FRAGMENTO DEL DOCUMENTO:
Muchas rosas para un solo día


El próximo 15 de diciembre Edna O'Brien cumplirá noventa años. Cuando cumplió los ochenta escribió sus memorias. El título es recurrente. "Las chicas de campo", "La chica de ojos verdes", "Chicas felizmente casadas", "La chica", así se llaman sus libros. Ella fue una chica de campo y quizá nunca dejó de serlo, aunque en este libro, como en su vida, transita desde su granja en el condado de Clare hasta Dublín, de ahí a Londres, de ahí a Nueva York, de ahí al mundo. Los irlandeses aparecen por todas partes aunque siempre guardan un lazo invisible que los ata con su tierra, por eso son siempre gente del pueblo o del campo, como Edna. 

Hay una extraña cualidad en la autora que aparece en la segunda parte de sus memorias muy bien expresada. Se trata de la facultad de "ver" los hechos desde dos puntos de vista: permanece su visión de juventud y niñez, la de los campos, los setos, el ganado y la extraña pobreza puritana, junto con una nueva mirada cosmopolita, que se va llenando de paisajes nuevos y de gente distinta. Ambas visiones se complementan pero ninguna desaparece del todo, están a la par, lo que sugiere una facultad para la observación muy potente y una comprensión de sí misma, lo que llamaba Austen el "autoconocimiento", inusual.

EXTRACTOS DE LÍNEAS:
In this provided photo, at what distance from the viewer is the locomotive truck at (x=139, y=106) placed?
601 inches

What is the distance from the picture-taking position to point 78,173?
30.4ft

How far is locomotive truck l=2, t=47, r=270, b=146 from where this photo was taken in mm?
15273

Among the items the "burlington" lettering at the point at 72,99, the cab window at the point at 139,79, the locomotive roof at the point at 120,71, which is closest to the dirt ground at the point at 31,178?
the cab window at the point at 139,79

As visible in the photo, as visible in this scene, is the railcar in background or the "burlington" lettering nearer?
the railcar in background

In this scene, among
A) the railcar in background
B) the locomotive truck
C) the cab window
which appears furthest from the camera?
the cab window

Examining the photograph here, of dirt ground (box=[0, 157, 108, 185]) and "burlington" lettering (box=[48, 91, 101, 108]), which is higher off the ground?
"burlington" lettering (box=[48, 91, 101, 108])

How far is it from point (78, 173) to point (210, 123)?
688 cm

* * *

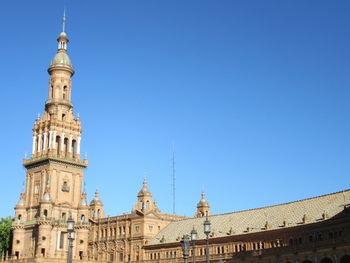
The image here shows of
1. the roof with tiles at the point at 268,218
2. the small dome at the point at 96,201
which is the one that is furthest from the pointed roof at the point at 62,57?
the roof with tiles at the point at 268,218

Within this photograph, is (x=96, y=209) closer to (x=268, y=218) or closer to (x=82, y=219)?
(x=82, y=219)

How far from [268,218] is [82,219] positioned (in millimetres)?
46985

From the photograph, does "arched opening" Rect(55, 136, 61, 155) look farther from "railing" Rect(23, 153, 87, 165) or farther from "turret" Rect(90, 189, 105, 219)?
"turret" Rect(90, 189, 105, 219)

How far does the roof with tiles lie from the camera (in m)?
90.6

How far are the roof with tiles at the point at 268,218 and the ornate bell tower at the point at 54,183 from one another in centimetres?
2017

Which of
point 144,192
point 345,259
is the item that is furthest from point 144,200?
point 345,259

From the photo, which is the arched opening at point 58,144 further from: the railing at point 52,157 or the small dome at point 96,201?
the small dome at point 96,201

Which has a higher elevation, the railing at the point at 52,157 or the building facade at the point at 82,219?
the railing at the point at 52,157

* * *

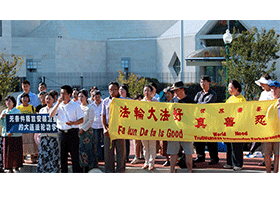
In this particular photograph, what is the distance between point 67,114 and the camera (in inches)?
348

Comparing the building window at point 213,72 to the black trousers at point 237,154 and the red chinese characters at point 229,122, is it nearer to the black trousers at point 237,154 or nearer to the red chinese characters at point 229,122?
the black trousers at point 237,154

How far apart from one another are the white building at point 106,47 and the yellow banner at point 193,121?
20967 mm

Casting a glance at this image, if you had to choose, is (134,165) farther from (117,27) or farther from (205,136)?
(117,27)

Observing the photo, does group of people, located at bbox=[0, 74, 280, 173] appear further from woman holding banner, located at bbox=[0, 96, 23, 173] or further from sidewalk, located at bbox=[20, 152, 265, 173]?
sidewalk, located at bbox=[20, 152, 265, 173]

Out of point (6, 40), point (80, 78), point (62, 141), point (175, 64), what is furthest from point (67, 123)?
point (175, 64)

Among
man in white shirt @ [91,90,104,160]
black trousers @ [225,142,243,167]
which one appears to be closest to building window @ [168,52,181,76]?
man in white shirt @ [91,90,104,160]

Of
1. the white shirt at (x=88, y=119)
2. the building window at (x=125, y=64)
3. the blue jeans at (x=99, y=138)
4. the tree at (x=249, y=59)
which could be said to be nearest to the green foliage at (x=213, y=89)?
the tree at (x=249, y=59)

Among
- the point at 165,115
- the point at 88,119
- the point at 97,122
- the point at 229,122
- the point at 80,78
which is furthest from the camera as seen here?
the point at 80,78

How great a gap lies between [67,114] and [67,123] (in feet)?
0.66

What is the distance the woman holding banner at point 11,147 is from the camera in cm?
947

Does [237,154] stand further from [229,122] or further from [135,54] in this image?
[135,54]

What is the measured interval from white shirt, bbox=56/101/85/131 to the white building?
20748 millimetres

TAREAS:
a – ¿Puedes resumir en menos palabras el párrafo del fragmento sobre Edna O'Brien que empieza con "Hay una extraña cualidad", sin perder sus datos principales?
b – Según el fragmento sobre Edna O'Brien, ¿en qué condado estaba su granja?
c – ¿Puedes repetir tal cual la parte del fragmento sobre Edna O'Brien que se abre con las palabras que contienen "El próximo 15" y se cierra con "campo, como Edna."?
Las líneas no tienen relación con el fragmento.

SOLUCIONES:
a – En la segunda parte de sus memorias, la autora muestra la facultad de ver los hechos desde dos puntos de vista. Uno es su visión de niñez y juventud: los campos, los setos, el ganado y la pobreza puritana. El otro es una mirada cosmopolita llena de paisajes y gente nuevos. Ambas se complementan sin que ninguna desaparezca. Eso sugiere una observación muy potente y un "autoconocimiento" inusual, como lo llamaba Austen.

b – En el condado de Clare.

c –
El próximo 15 de diciembre Edna O'Brien cumplirá noventa años. Cuando cumplió los ochenta escribió sus memorias. El título es recurrente. "Las chicas de campo", "La chica de ojos verdes", "Chicas felizmente casadas", "La chica", así se llaman sus libros. Ella fue una chica de campo y quizá nunca dejó de serlo, aunque en este libro, como en su vida, transita desde su granja en el condado de Clare hasta Dublín, de ahí a Londres, de ahí a Nueva York, de ahí al mundo. Los irlandeses aparecen por todas partes aunque siempre guardan un lazo invisible que los ata con su tierra, por eso son siempre gente del pueblo o del campo, como Edna.